---------- DATASET ENTRIES ----------
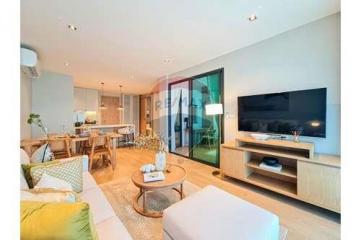 Sunshine Prestige, Brand New Condominium Project For Sale - 920601002-56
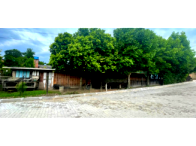 Direitos sobre Fração Ideal de 50% - Terreno com Casa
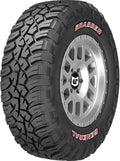 33/12.5R15 All-Terrain Radial Tire O55701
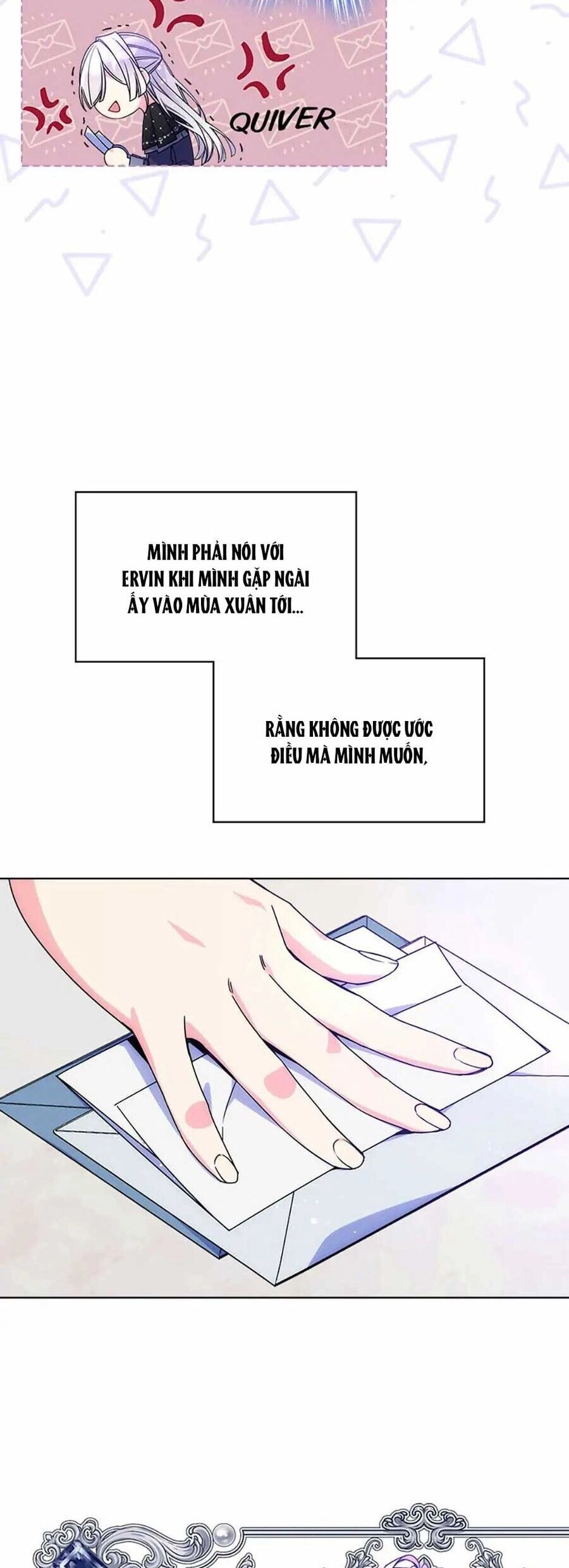 Anh Trai Tôi Quá Hiền Lành Làm Tôi Lo Lắng Ghê Chapter 66 - 39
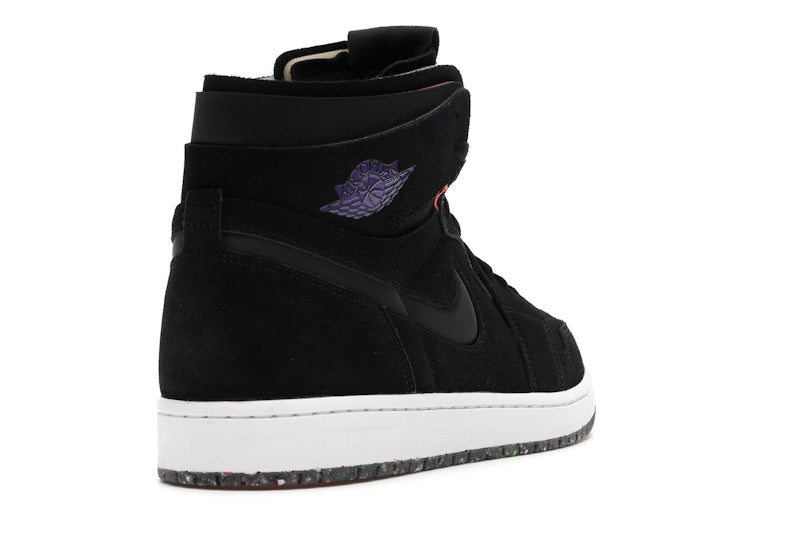 Jordan 1 Retro High Zoom Court Purple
----------
# [EXERCISE INSTRUCTIONS]
The answer must be a word-for-word copy of all the entries, containing no pictures.

# [WRITTEN ANSWER]
 Sunshine Prestige, Brand New Condominium Project For Sale - 920601002-56
 Direitos sobre Fração Ideal de 50% - Terreno com Casa
 33/12.5R15 All-Terrain Radial Tire O55701
 Anh Trai Tôi Quá Hiền Lành Làm Tôi Lo Lắng Ghê Chapter 66 - 39
 Jordan 1 Retro High Zoom Court Purple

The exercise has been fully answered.